Newtown still falls well short of the state's goal for municipalities of 10 percent affordable units in their local housing stock. The way the state Department of Housing (DOH) currently calculates affordable housing, just 1.85 percent of the town's residential units qualify as "affordable" in its latest 2013 report.

Just over a year ago in this space, we encouraged the legislature's Housing Committee to adopt changes in the state's current affordable housing law that would recognize and encourage local efforts to diversify the housing inventory in affluent municipalities where people who are decidedly not affluent have few residential options. That effort went nowhere.

Yet the elected representatives from around the state, including Newtown's State Senator Tony Hwang and State Representative Mitch Bolinsky, are trying once again.

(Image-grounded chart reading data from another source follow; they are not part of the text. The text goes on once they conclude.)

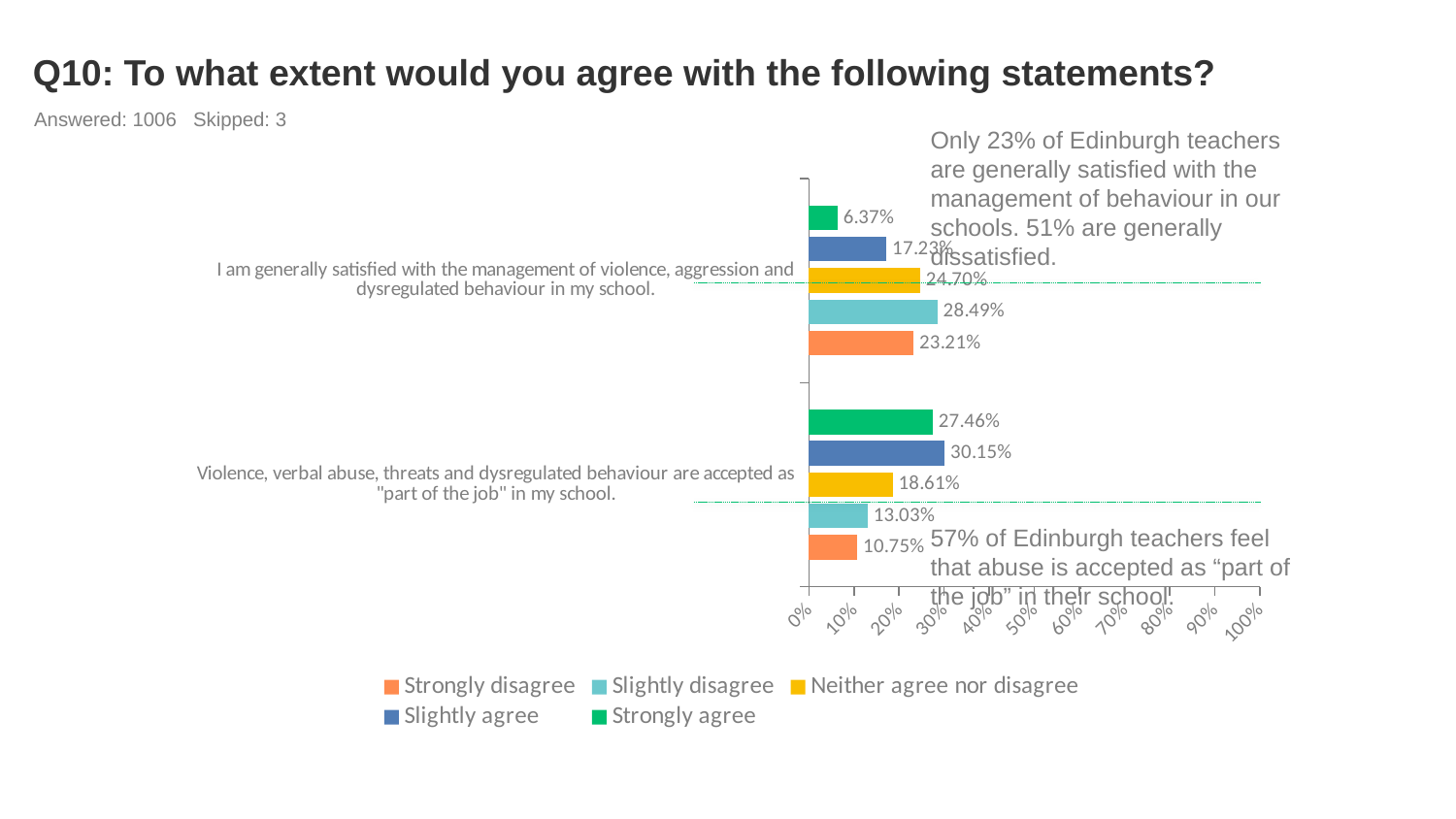
For the 'part of the job' statement, which response option has the highest percentage? Slightly agree What is the Strongly disagree value for the 'part of the job' statement? 10.75% How many statements (categories) are plotted on the chart? 2 What colour represents Strongly agree in the legend? Green What is the Slightly agree value for the statement that violence, verbal abuse, threats and dysregulated behaviour are accepted as 'part of the job'? 30.15% Which statement has the larger Neither agree nor disagree value: the 'generally satisfied' statement or the 'part of the job' statement? The 'generally satisfied' statement What percentage of respondents strongly agree that they are generally satisfied with the management of violence, aggression and dysregulated behaviour in their school? 6.37% What is the Slightly disagree value for the statement 'I am generally satisfied with the management of violence, aggression and dysregulated behaviour in my school'? 28.49% How many series does the legend list? 5 For the statement about being generally satisfied with the management of behaviour, which response option has the lowest percentage? Strongly agree What is the difference between the Strongly agree values for the 'part of the job' statement (27.46%) and the 'generally satisfied' statement (6.37%)? 21.09 percentage points What kind of chart is shown on the slide? bar chart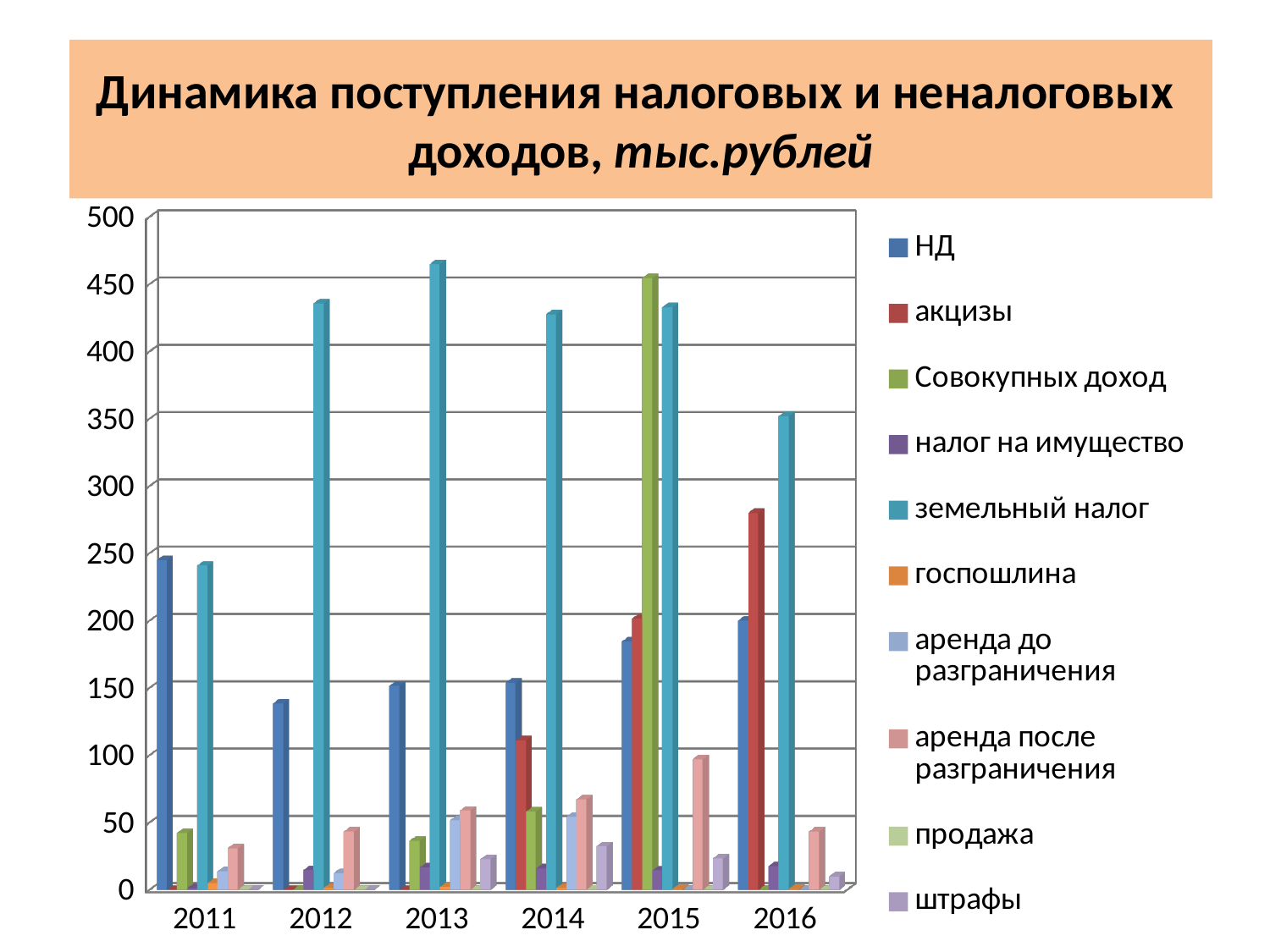
Is the value for НД in 2011 greater or less than 200? greater Is the value for Совокупных доход in 2015 greater or less than 400? greater What kind of chart is shown on the slide? bar chart Is the value for земельный налог in 2013 greater or less than 450? greater In 2012, which is larger: НД or земельный налог? земельный налог In which year is the value for земельный налог the lowest? 2011 How many years are shown on the x axis of the chart? 6 In 2016, which is larger: акцизы or НД? акцизы How many series does the legend list? 10 In which year is the value for земельный налог the highest? 2013 Do the values for акцизы rise or fall from 2011 to 2016? rise What is the title of the chart? Динамика поступления налоговых и неналоговых доходов, тыс.рублей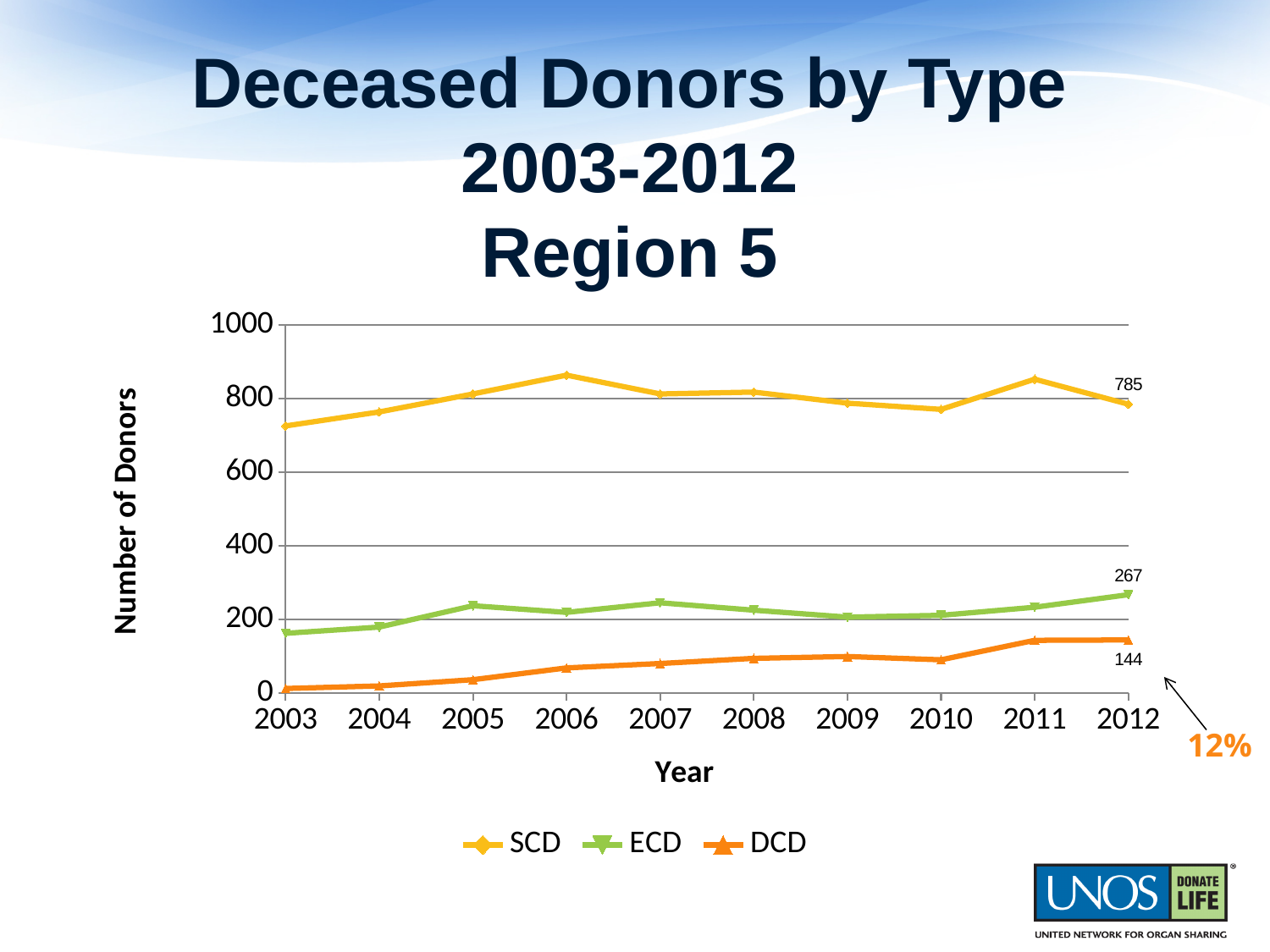
Is the value for DCD in 2003 greater or less than 200? less What is the value for DCD in 2012? 144 Is the value for SCD in 2006 greater or less than 800? greater Which series has the lowest value in 2012? DCD Which is larger in 2012, ECD or DCD? ECD How many series does the legend list? 3 How many years are shown on the x axis? 10 What is the value for SCD in 2012? 785 Which series has the highest value in 2012? SCD What is the difference between the SCD and ECD values in 2012? 518 What is the value for ECD in 2012? 267 What kind of chart is shown on the slide? line chart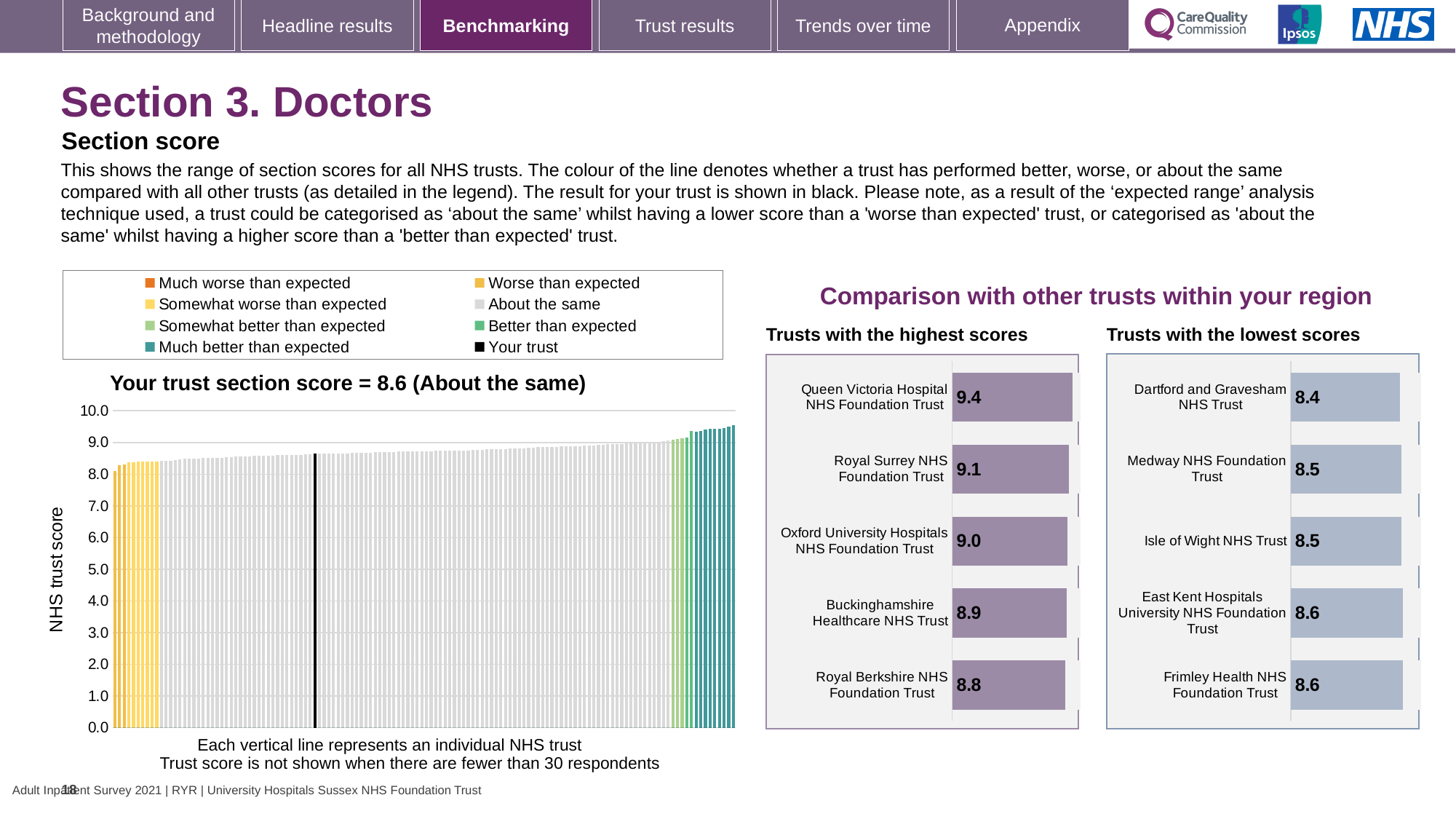
In the 'Trusts with the lowest scores' chart, what is the score for Medway NHS Foundation Trust? 8.5 What kind of chart is the main chart on the left showing the range of section scores? Bar chart In the 'Trusts with the highest scores' chart, which trust has the lowest score? Royal Berkshire NHS Foundation Trust In the 'Trusts with the lowest scores' chart, what is the score for Dartford and Gravesham NHS Trust? 8.4 According to the main chart on the left, what is your trust's section score? 8.6 In the 'Trusts with the highest scores' chart, which has the higher score: Royal Surrey NHS Foundation Trust or Oxford University Hospitals NHS Foundation Trust? Royal Surrey NHS Foundation Trust In the 'Trusts with the highest scores' chart, what is the difference between the scores of Queen Victoria Hospital NHS Foundation Trust and Royal Berkshire NHS Foundation Trust? 0.6 In the main chart on the left, do the trust scores rise or fall from left to right along the x axis? Rise In the 'Trusts with the lowest scores' chart, how many trusts are shown? 5 In the 'Trusts with the lowest scores' chart, which trust has the lowest score? Dartford and Gravesham NHS Trust In the 'Trusts with the highest scores' chart, what is the score for Queen Victoria Hospital NHS Foundation Trust? 9.4 How many entries does the legend above the main chart list? 8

The Housing Committee conducted yet another hearing in Hartford on Tuesday this week, and once again local officials testified that many towns, like Newtown, are not getting enough credit in the state's calculations for existing lower-priced housing. For example, the 134 units of affordable housing for senior citizens at Nunnawauk Meadows each count as just half a unit in the state's formula. The town's three trailer parks are totally excluded from the DOH accounting as are the many single-family homes that are available for $200,000 or less.

We cannot minimize the problem. The national Center for Housing Policy issued its Housing Landscape 2016 report last month, which found that one in five of Connecticut's 548,432 households shoulder a "severe housing cost burden." And the state's goal to have all of Connecticut's 169 towns and cities join the effort to address the issue is reasonable and fair. But in assessing the challenge and the measures taken to meet it, no one is served by inflating the problem artificially. Ignoring real-world housing options for people needing decent and secure affordable housing, and overruling local regulations as a result, including incentive housing regulations, undermines environmental and quality-of-life goals pursued locally for the benefit all people, not just the well-heeled and well-housed. It is a policy that imposes severe density and environmental burdens on those who have enough problems just finding a home.

We ask that the legislature not miss another opportunity to engage communities in solving these persistent housing problems. We should not cling to a system that fosters local resistance through court orders and indifference to actual housing markets and discourages local engagement and cooperation in meeting housing goals as part of larger quality-of-life objectives for all citizens. It only postpones the day when so many struggling families can move into the decent homes they want and deserve.